WRITTEN INSTRUCTION → Reproduce all the text in the records below word for word, leaving out the pictures.

DATA LINES →
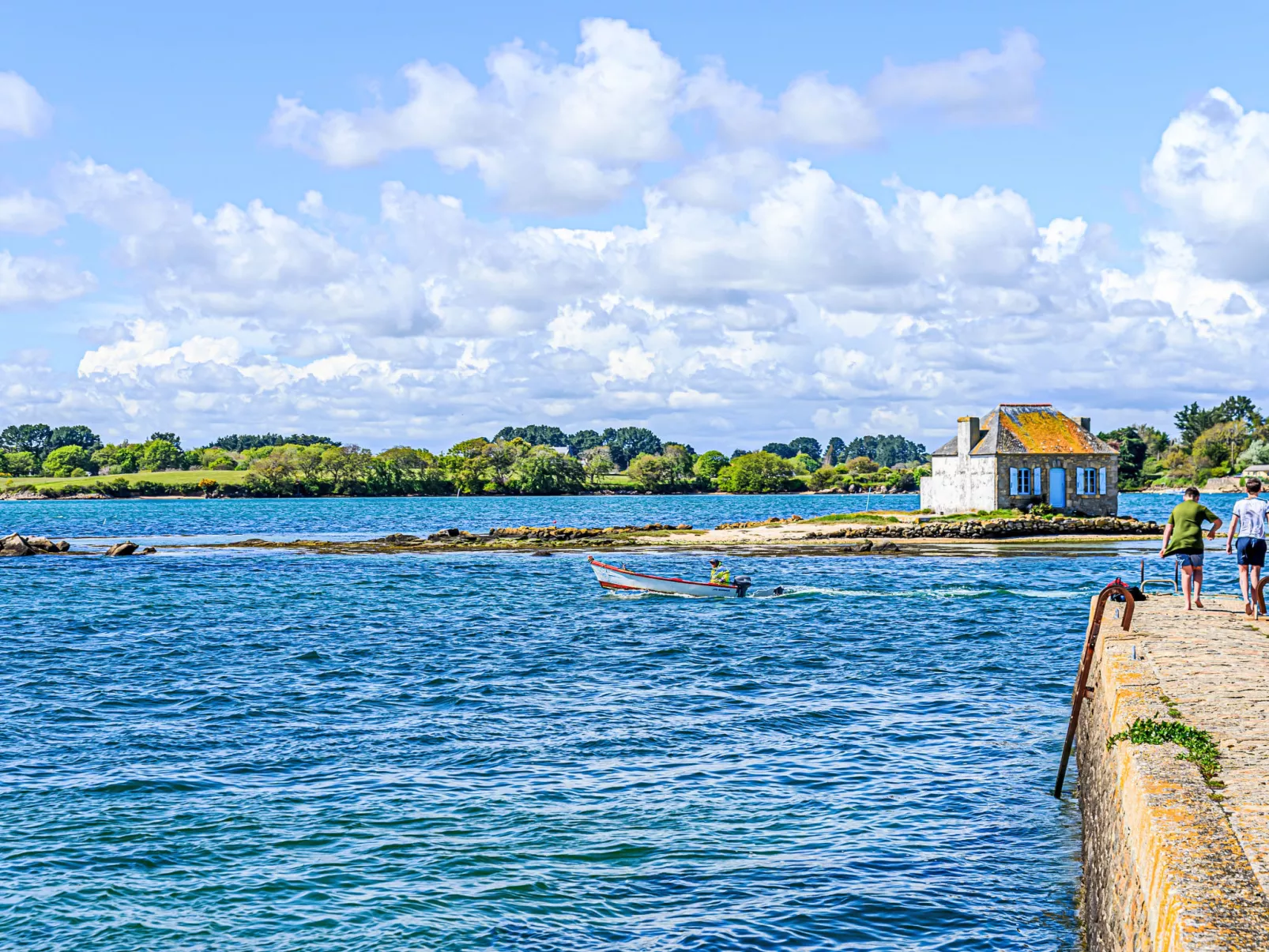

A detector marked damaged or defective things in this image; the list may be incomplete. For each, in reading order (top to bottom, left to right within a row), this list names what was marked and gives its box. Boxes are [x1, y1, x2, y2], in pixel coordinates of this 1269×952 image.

rusty metal railing [1049, 585, 1144, 803]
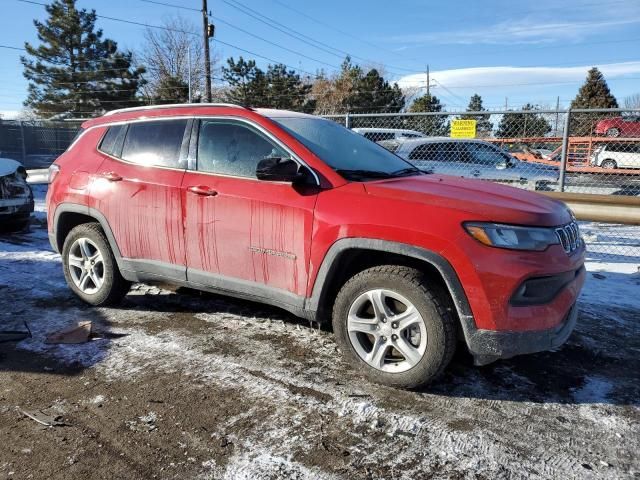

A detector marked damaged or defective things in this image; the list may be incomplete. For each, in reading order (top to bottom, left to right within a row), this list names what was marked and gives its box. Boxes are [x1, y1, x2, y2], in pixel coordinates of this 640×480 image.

damaged vehicle [0, 158, 33, 232]
damaged vehicle [45, 105, 584, 390]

TASK SOLUTION →
A detector marked damaged or defective things in this image; the list may be incomplete. For each, in reading order (top to bottom, left to right within a row), this list names what was marked and gives its box. Boxes are [x1, y1, x2, y2], in pixel coordinates of this 1269×952 image.

rusty metal railing [1049, 585, 1144, 803]

A detector marked damaged or defective things in this image; the list may be incomplete. For each, in reading order (top to bottom, left to right within a row), this list names what was marked and gives its box. Boxes are [x1, y1, x2, y2], in pixel coordinates of this 640×480 image.

damaged vehicle [0, 158, 33, 232]
damaged vehicle [45, 105, 584, 390]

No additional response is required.